The wristband of a wristwatch according to claim 1, wherein said terminal comprises at least one of: a wearable measuring device, a mobile phone, a tablet computer, a computer, and a device with a touch screen.
The wristband of a wristwatch according to claim 4, wherein the wristband of the wristwatch further comprises: a power module for at least one of the wristband of the wristwatch, the wristband of the wristwatch, and the wearable measuring device A type of power supply.
A wearable communication system, comprising: a wristwatch wristband and a terminal having a touch screen;

When the wristband of the watch surrounds the wrist, the terminal is configured to detect a first input event, and in response to the first input event, the terminal sends a blood pressure measurement instruction to the watch through a short-range communication protocol a wristband; receiving and displaying a first blood pressure value sent by the wristband of the watch;

The wristband of the watch is configured to receive a blood pressure measurement command sent by the terminal, and in response to the blood pressure measurement instruction, the wristband of the wristwatch controls the wristband of the watch to measure a physiological signal by using an oscillometric method according to the measurement instruction.

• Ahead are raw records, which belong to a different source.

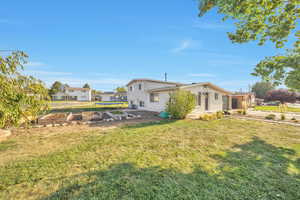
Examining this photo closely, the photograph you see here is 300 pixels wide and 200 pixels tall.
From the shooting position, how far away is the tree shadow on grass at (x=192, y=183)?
2279 millimetres

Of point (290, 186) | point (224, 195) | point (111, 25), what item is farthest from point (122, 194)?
point (111, 25)

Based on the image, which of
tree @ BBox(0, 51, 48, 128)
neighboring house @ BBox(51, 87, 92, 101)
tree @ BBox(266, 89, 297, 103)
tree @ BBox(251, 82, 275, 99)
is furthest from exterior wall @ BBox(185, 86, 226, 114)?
neighboring house @ BBox(51, 87, 92, 101)

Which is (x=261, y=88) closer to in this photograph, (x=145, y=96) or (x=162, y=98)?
(x=145, y=96)

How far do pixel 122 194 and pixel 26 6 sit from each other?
1310 cm

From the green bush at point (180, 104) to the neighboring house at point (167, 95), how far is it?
1.62 metres

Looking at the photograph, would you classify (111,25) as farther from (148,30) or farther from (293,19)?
(293,19)

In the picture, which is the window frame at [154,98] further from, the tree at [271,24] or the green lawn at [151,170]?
the tree at [271,24]

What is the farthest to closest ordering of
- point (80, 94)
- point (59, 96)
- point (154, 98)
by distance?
point (80, 94) < point (59, 96) < point (154, 98)

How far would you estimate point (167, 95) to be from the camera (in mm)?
13609

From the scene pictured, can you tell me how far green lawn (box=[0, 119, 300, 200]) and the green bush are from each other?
5.23 meters

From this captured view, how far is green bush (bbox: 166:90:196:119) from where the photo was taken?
10203 millimetres

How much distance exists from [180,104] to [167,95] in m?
3.58

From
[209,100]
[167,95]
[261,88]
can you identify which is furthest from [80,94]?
[261,88]

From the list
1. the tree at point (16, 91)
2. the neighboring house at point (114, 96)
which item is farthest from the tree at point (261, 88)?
the tree at point (16, 91)
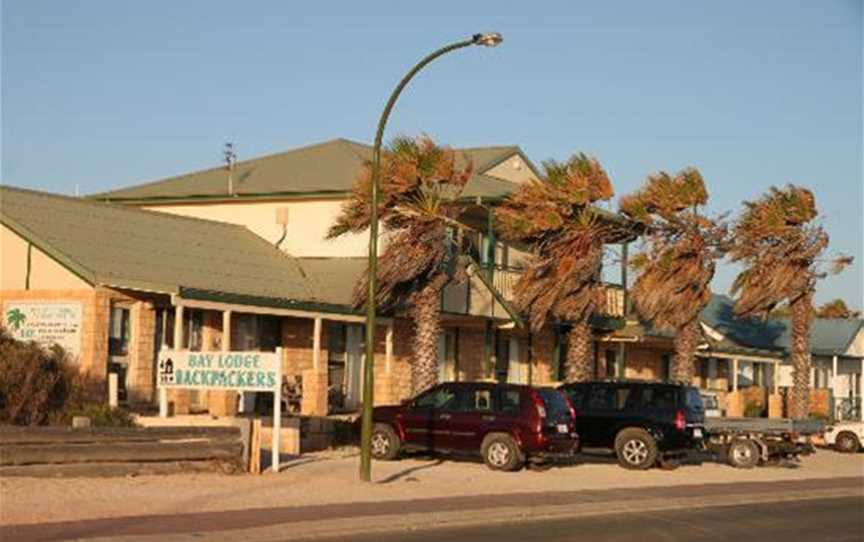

Determining, according to the physiological signal, the first blood pressure value, and transmitting the first blood pressure value to the terminal;

The terminal is further configured to: store the first blood pressure value, and record the first blood pressure value as a calibration parameter;

When the calibration parameter is within a preset effective period, the terminal further measures a physiological parameter by using a non-oscillometric method, and determines a second blood pressure value according to the physiological parameter measured by the non-oscillometric method;

The terminal corrects the second blood pressure value according to the calibration parameter.
The wearable system of claim 6, wherein the non-oscillometric method comprises a continuous non-invasive measurement of blood pressure based on a pulse wave propagation time PTT.
A method of measuring blood pressure, the method being implemented in a wearable system, wherein the wearable system comprises: a wrist watch wristband and a terminal having a touch screen, wherein the method comprises:

The terminal detects a first input event when the wristband of the watch surrounds the wrist;

Responding to the first input event, the terminal transmits a blood pressure measurement instruction to the wristband of the watch through a short-range communication protocol;

Receiving the blood pressure measurement instruction by the wristband of the watch;

In response to the blood pressure measurement instruction, the wristband of the watch controls the wristband of the watch to measure a physiological signal using an oscillometric method according to the measurement instruction, and determine a first blood pressure value by the physiological signal;

The wristband of the watch transmits the first blood pressure value to the terminal to facilitate display by the terminal;

The terminal stores the first blood pressure value, and records the first blood pressure value as a calibration parameter; when the calibration parameter is within a preset effective period, the terminal further measures a physiological parameter by using a non-oscillometric method, The second blood pressure value is determined according to the physiological parameter measured by the non-oscillometric method, and the terminal corrects the second blood pressure value according to the calibration parameter.
A computer readable storage medium comprising instructions which, when executed on a computer, cause the computer to perform the method of claim 8.
A computer program product comprising instructions which, when run on a computer, cause the computer to perform the method as recited in claim 8.